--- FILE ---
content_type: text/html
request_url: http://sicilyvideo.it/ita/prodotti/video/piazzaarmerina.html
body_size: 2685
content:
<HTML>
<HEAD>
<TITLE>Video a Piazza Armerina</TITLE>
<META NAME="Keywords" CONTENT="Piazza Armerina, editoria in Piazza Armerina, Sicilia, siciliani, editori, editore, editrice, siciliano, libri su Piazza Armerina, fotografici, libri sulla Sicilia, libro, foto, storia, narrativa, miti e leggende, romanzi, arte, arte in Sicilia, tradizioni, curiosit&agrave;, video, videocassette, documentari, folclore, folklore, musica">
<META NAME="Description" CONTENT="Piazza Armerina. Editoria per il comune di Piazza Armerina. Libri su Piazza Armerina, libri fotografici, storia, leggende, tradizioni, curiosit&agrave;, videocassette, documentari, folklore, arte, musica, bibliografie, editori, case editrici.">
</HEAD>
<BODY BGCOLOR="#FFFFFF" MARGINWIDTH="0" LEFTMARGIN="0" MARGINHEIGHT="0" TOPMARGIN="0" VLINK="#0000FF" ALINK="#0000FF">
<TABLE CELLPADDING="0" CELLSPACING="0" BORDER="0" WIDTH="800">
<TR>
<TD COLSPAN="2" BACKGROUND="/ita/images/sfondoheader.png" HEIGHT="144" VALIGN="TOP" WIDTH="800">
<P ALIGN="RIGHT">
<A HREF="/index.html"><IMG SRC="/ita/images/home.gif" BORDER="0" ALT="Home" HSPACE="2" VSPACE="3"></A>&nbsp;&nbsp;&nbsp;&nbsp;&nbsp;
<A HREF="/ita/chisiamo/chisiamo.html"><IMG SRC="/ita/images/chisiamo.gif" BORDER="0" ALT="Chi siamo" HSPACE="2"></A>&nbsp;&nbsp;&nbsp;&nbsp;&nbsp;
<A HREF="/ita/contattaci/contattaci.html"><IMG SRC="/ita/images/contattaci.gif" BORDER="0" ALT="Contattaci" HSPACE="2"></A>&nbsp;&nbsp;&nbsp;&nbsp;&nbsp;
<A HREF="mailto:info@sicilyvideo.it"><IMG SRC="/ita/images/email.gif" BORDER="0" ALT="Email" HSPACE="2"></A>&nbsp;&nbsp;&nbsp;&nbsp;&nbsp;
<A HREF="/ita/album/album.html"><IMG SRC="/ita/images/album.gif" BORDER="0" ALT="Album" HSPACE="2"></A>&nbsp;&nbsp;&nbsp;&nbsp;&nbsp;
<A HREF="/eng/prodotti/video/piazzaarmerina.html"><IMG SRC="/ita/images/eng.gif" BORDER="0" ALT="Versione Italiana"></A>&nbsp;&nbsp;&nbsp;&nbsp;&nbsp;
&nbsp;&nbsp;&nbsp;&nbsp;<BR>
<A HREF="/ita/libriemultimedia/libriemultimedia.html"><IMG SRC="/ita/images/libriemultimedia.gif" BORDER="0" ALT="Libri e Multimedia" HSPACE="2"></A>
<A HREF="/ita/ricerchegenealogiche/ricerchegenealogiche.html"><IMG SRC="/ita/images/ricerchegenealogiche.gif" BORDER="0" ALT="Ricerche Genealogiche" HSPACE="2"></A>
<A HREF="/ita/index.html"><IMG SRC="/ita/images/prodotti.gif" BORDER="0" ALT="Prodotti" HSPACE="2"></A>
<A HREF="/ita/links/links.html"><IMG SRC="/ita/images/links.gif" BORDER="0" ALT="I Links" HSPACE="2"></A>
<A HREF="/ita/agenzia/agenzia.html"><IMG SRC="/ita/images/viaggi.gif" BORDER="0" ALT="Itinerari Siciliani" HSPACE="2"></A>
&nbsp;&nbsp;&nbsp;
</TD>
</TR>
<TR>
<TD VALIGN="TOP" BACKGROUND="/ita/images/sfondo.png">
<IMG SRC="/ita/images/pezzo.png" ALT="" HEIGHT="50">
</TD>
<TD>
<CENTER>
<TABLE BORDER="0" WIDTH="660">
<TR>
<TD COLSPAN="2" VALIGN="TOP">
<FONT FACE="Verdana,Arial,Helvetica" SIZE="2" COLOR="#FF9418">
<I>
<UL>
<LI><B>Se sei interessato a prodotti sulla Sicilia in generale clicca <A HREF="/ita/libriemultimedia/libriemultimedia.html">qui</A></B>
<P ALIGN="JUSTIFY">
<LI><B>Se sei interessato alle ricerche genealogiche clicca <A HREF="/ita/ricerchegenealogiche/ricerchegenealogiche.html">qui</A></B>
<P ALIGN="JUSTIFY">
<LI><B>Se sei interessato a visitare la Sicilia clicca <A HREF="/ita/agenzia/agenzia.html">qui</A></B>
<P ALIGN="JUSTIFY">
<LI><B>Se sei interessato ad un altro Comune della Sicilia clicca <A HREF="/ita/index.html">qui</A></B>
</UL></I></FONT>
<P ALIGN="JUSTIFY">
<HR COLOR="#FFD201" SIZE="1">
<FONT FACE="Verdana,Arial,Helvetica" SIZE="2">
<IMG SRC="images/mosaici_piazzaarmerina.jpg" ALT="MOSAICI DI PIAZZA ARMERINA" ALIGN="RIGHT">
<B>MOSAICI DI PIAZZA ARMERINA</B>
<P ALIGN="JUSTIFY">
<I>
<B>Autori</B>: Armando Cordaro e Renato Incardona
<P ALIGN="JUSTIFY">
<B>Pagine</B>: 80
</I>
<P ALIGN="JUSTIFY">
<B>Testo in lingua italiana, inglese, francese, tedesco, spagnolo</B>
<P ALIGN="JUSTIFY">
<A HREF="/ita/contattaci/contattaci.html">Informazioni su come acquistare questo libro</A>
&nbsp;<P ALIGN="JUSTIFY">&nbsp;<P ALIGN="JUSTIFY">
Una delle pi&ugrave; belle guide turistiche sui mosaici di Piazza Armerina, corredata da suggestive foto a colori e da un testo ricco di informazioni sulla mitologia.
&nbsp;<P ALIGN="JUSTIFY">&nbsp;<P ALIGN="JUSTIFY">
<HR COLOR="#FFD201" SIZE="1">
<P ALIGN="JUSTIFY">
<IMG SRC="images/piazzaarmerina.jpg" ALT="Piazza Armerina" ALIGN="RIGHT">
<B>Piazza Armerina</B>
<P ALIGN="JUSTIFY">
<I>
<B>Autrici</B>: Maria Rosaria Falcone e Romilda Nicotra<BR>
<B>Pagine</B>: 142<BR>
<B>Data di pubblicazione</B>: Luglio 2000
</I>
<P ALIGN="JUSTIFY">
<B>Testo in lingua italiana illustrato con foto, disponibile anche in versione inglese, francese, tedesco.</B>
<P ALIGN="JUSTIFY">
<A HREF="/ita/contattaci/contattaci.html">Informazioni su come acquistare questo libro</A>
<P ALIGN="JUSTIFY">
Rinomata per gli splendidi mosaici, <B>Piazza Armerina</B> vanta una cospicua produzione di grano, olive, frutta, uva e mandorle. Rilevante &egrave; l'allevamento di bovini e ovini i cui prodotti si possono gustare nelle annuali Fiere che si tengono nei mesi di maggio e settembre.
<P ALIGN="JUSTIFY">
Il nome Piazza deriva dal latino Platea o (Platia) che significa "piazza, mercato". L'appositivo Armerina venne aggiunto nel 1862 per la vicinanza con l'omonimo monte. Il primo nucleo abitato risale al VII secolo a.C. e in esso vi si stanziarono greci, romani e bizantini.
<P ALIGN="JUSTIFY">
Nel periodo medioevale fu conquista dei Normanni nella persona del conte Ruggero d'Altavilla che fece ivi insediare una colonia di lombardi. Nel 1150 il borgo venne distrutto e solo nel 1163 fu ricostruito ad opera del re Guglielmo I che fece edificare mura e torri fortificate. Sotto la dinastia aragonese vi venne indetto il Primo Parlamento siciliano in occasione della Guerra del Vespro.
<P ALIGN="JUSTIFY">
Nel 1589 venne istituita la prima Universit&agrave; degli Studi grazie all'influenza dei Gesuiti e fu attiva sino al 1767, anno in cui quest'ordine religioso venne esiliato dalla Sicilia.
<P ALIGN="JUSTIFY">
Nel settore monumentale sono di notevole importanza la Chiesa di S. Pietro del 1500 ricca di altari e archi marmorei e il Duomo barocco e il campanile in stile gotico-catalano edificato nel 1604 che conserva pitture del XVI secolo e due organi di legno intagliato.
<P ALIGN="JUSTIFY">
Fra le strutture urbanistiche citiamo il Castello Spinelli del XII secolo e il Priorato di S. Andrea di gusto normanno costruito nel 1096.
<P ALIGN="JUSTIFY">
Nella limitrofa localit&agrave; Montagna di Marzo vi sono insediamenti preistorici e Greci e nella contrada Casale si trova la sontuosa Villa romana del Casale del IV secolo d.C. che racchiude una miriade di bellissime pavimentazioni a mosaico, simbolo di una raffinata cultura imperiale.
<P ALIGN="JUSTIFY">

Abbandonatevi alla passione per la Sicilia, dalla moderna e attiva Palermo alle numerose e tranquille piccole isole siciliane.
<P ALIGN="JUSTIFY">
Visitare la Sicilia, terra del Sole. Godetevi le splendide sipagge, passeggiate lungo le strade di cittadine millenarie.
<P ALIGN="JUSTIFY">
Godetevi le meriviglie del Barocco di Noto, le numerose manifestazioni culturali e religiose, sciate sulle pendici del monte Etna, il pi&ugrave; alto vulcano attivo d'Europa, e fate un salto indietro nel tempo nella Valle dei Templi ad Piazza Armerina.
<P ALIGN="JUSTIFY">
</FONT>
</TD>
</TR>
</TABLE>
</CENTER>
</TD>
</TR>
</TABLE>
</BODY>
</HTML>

- Problem to solve:
Note how many lines of the material hold the word "tedesco", then state that number alone.

- Response to the exercise:
2